ARTICLE:
>>>

From: Kevin Brodsky <kevin.brodsky@arm.com>
To: linux-mm@kvack.org
Cc: linux-kernel@vger.kernel.org,
Kevin Brodsky <kevin.brodsky@arm.com>,
Alexander Gordeev <agordeev@linux.ibm.com>,
Andreas Larsson <andreas@gaisler.com>,
Andrew Morton <akpm@linux-foundation.org>,
Boris Ostrovsky <boris.ostrovsky@oracle.com>,
Borislav Petkov <bp@alien8.de>,
Catalin Marinas <catalin.marinas@arm.com>,
Christophe Leroy <christophe.leroy@csgroup.eu>,
Dave Hansen <dave.hansen@linux.intel.com>,
David Hildenbrand <david@redhat.com>,
"David S. Miller" <davem@davemloft.net>,
"H. Peter Anvin" <hpa@zytor.com>, Ingo Molnar <mingo@redhat.com>,
Jann Horn <jannh@google.com>, Juergen Gross <jgross@suse.com>,
"Liam R. Howlett" <Liam.Howlett@oracle.com>,
Lorenzo Stoakes <lorenzo.stoakes@oracle.com>,
Madhavan Srinivasan <maddy@linux.ibm.com>,
Michael Ellerman <mpe@ellerman.id.au>,
Michal Hocko <mhocko@suse.com>, Mike Rapoport <rppt@kernel.org>,
Nicholas Piggin <npiggin@gmail.com>,
Peter Zijlstra <peterz@infradead.org>,
Ryan Roberts <ryan.roberts@arm.com>,
Suren Baghdasaryan <surenb@google.com>,
Thomas Gleixner <tglx@linutronix.de>,
Vlastimil Babka <vbabka@suse.cz>, Will Deacon <will@kernel.org>,
Yeoreum Yun <yeoreum.yun@arm.com>,
linux-arm-kernel@lists.infradead.org,
linuxppc-dev@lists.ozlabs.org, sparclinux@vger.kernel.org,
xen-devel@lists.xenproject.org, x86@kernel.org
Subject: [PATCH v3 00/13] Nesting support for lazy MMU mode
Date: Wed, 15 Oct 2025 09:27:14 +0100 [thread overview]
Message-ID: <20251015082727.2395128-1-kevin.brodsky@arm.com> (raw)
When the lazy MMU mode was introduced eons ago, it wasn't made clear
whether such a sequence was legal:
arch_enter_lazy_mmu_mode()
...
arch_enter_lazy_mmu_mode()
...
arch_leave_lazy_mmu_mode()
...
arch_leave_lazy_mmu_mode()

<<<

WRITTEN INSTRUCTION A:
In the patch email on lazy MMU mode, which mailing list appears in the "To" field?
WRITTEN INSTRUCTION B:
List every person in the Cc field of the patch email on lazy MMU mode whose address ends in "@arm.com".
WRITTEN INSTRUCTION C:
Carry on the cover letter about nesting support for lazy MMU mode, starting after the nested sequence of enter and leave calls.

(Items from a data source)
>>>

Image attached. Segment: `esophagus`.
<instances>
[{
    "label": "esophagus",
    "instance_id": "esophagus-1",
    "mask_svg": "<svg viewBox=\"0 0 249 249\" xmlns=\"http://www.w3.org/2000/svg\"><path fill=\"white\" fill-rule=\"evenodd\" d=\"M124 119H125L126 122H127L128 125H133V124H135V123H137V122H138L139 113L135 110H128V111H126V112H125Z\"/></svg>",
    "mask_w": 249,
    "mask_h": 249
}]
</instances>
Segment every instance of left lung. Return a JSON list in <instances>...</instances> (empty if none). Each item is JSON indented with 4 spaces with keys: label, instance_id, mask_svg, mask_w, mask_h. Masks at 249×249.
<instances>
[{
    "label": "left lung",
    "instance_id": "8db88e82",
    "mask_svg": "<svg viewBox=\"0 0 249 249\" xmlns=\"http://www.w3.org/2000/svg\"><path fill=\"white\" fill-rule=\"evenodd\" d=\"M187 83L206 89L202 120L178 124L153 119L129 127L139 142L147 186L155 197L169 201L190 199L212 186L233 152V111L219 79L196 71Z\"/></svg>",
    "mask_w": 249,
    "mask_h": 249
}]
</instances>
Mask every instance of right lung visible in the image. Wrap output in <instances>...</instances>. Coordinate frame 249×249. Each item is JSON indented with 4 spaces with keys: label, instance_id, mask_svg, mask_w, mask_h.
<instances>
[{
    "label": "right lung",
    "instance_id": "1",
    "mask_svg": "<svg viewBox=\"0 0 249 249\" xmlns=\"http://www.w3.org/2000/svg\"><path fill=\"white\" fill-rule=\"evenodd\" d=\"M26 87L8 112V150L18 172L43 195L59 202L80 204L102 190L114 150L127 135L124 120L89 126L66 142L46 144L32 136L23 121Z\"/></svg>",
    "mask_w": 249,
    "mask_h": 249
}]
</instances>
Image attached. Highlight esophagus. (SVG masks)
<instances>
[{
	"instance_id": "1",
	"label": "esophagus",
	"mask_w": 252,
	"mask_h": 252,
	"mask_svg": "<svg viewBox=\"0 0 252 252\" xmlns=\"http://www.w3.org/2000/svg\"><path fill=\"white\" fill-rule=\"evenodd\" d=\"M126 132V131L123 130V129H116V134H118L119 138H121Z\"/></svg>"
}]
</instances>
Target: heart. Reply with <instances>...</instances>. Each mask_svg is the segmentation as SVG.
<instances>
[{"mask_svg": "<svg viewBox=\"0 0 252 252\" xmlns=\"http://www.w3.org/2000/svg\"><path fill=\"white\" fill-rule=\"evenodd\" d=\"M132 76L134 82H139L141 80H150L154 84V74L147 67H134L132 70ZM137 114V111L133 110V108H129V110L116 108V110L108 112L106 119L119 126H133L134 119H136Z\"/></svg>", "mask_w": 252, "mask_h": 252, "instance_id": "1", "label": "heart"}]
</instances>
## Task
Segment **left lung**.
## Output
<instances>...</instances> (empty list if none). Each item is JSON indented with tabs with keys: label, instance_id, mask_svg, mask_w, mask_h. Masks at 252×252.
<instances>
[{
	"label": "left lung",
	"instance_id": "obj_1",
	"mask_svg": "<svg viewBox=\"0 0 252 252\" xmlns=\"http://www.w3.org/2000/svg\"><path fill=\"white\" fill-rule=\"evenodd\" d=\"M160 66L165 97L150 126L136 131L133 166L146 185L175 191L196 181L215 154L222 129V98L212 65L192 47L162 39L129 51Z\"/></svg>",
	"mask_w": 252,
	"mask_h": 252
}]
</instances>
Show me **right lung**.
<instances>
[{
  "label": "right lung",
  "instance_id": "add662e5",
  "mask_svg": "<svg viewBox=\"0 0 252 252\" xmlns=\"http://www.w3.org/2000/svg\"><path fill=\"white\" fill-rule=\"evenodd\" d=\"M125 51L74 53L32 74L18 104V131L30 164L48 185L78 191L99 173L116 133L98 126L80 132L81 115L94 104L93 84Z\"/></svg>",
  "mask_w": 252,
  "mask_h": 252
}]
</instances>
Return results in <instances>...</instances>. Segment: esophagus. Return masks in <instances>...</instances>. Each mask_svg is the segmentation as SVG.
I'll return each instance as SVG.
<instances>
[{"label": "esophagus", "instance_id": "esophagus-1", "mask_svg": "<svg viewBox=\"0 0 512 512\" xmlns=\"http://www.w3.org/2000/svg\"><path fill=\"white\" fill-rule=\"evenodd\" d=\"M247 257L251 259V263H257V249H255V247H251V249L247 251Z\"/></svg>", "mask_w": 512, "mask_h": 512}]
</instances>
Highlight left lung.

<<<

EXERCISE OUTPUT A:
linux-mm@kvack.org

EXERCISE OUTPUT B:
Kevin Brodsky, Catalin Marinas, Ryan Roberts, Yeoreum Yun

EXERCISE OUTPUT C:
It seems fair to say that nested calls to
arch_{enter,leave}_lazy_mmu_mode() were not expected, and most
architectures never explicitly supported it.
Ryan Roberts' series from March [1] attempted to prevent nesting from
ever occurring, and mostly succeeded. Unfortunately, a corner case
(DEBUG_PAGEALLOC) may still cause nesting to occur on arm64. Ryan
proposed [2] to address that corner case at the generic level but this
approach received pushback; [3] then attempted to solve the issue on
arm64 only, but it was deemed too fragile.
It feels generally difficult to guarantee that lazy_mmu sections don't
nest, because callers of various standard mm functions do not know if
the function uses lazy_mmu itself. This series therefore performs a
U-turn and adds support for nested lazy_mmu sections, on all
architectures.
v3 is a full rewrite of the series based on the feedback from David
Hildenbrand on v2. Nesting is now handled using a counter in task_struct
(patch 7), like other APIs such as pagefault_{disable,enable}().
This is fully handled in a new generic layer in <linux/pgtable.h>; the
existing arch_* API remains unchanged. A new pair of calls,
lazy_mmu_mode_{pause,resume}(), is also introduced to allow functions
that are called with the lazy MMU mode enabled to temporarily pause it,
regardless of nesting.
An arch now opts in to using the lazy MMU mode by selecting
CONFIG_ARCH_LAZY_MMU; this is more appropriate now that we have a
generic API, especially with state conditionally added to task_struct.
The overall approach is very close to what David proposed on v2 [4].
Unlike in v1/v2, no special provision is made for architectures to
save/restore extra state when entering/leaving the mode. Based on the
discussions so far, this does not seem to be required - an arch can
store any relevant state in thread_struct during arch_enter() and
restore it in arch_leave(). Nesting is not a concern as these functions
are only called at the top level, not in nested sections.
The introduction of a generic layer, and tracking of the lazy MMU state
in task_struct, also allows to streamline the arch callbacks - this
series removes 72 lines from arch/.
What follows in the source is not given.